The low table and cooking with children

A smallish wooden table had been left in the kitchen when we moved in. It was too small to eat round and too big to use anywhere useful. It needed to be moved as we put an Ikea play kitchen in its space after Christmas. Instead of throwing it away we put it in the middle of the kitchen and my husband sawed the legs down so it was perfect child height.

Three children all trying to prepare food and cook at the worktops wasn’t working. There isn’t enough space and they can’t reach making them jostle for the steps or the tower. This way all of them can stand round the table and prepare food, experiment and help me cook with enough space. It has been a big hit and whilst it isn’t the prettiest thing in the world, it serves a very useful purpose in aiding their independence and exposure to preparing meals and food.

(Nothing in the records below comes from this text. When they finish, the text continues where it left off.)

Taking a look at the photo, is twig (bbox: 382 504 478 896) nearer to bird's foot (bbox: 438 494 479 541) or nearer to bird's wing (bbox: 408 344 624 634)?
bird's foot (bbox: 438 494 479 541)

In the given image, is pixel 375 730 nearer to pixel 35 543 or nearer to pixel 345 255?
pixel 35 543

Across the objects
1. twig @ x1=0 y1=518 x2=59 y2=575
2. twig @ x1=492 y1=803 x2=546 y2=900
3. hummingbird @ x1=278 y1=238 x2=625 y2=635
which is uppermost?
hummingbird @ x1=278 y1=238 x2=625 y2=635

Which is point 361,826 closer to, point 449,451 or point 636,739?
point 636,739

As I’ve mentioned before, we have always encouraged our children to experience food and meal preparation first hand. This has paid off as they are fantastic eaters with a broad knowledge of food and its origin and the eldest (4) is devising his own family meals, preparing them and cooking them himself (with adequate supervision).

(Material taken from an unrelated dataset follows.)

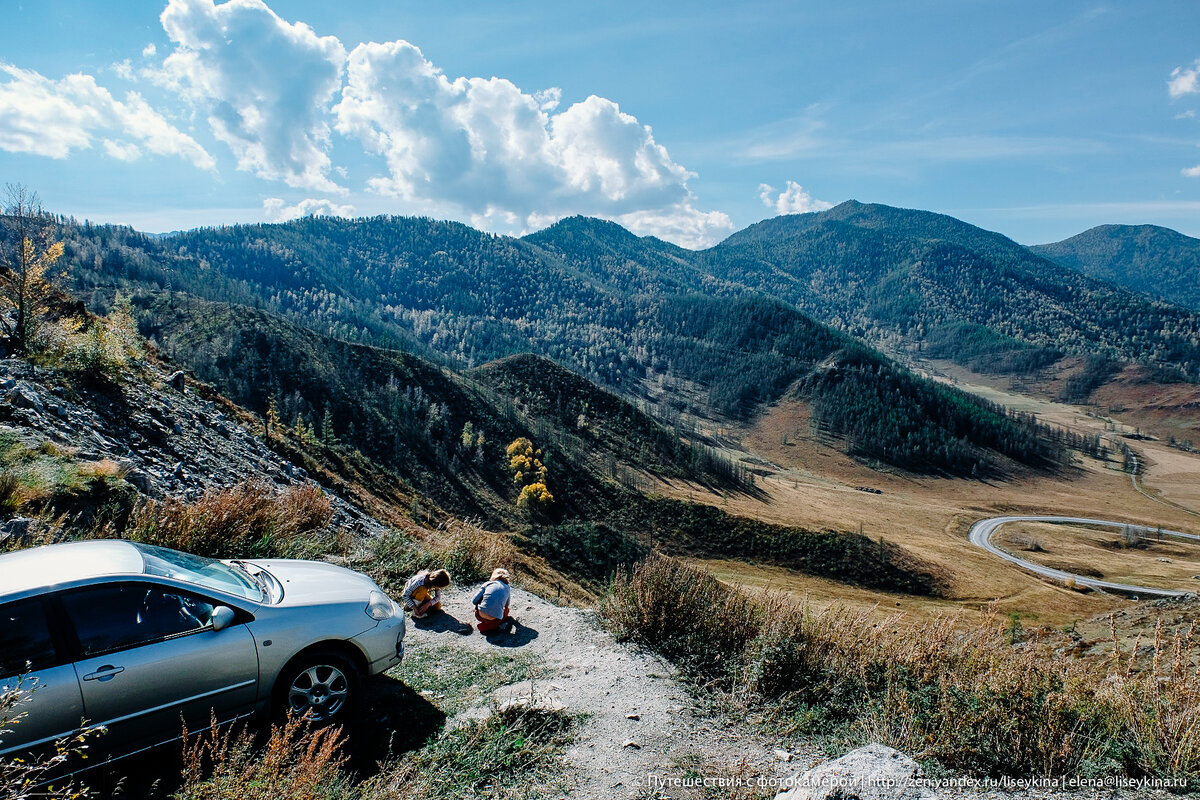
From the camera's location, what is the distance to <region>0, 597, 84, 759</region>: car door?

Whilst I don’t suggest cutting down furniture, creating a child level space in a kitchen or providing a means to safely reach the worktops, is important in creating a prepared environment so children feel they can fully participate in the cooking experience. The benefits are huge and sets them up to be more appreciative of the effort that goes into making meals, knowledgeable about food and where it comes from and independent.

I will admit that cooking with children isn’t always easy. It can be very frustrating when the flour goes everywhere and the eggs crack on the floor. When they pour too much in or start eating raw bread dough by the fistfuls. I think, as adults, we often focus too much on the perfect end result. The level cake, the risen bread, the edible pudding and we forget that the process is as important if not more so. There have been times though when the children have been genuinely upset when the biscuits didn’t work or the cake had too much bicarb in it fizzed. So the end result does need to be something that can be enjoyed too. The best way , I have found for this age group is to measure everything out yourself first. Place each ingredient into its own bowl and put everything including mixing bowl and spoon (or whatever equipment is needed) onto a tray for each child. This means either having double the ingredients or halving the recipe, whatever works best. I then read through the method with them or let them get on with it, again whatever works best.

This, for me, is the least stressful way of getting them to take ownership of the dish and be independent. I don’t worry about the outcome, everything is weighed. They don’t have to share mixing (someone always takes longer with the spoon, right?), they can go at their own pace.

Of course one could argue that they do not experience measuring ingredients or sharing the task but I would say that they are not ready for that anyway. My eldest doesn’t have a good enough grasp of large numbers yet so saying “weigh out 350 grams” would be useless. They get too frustrated taking turns and sharing when they want to do it all and take ownership of the whole process.

Also, biggest bonus, you get to lick your own bowl…

So there are some tips to getting children more involved in the kitchen and creating a love of food.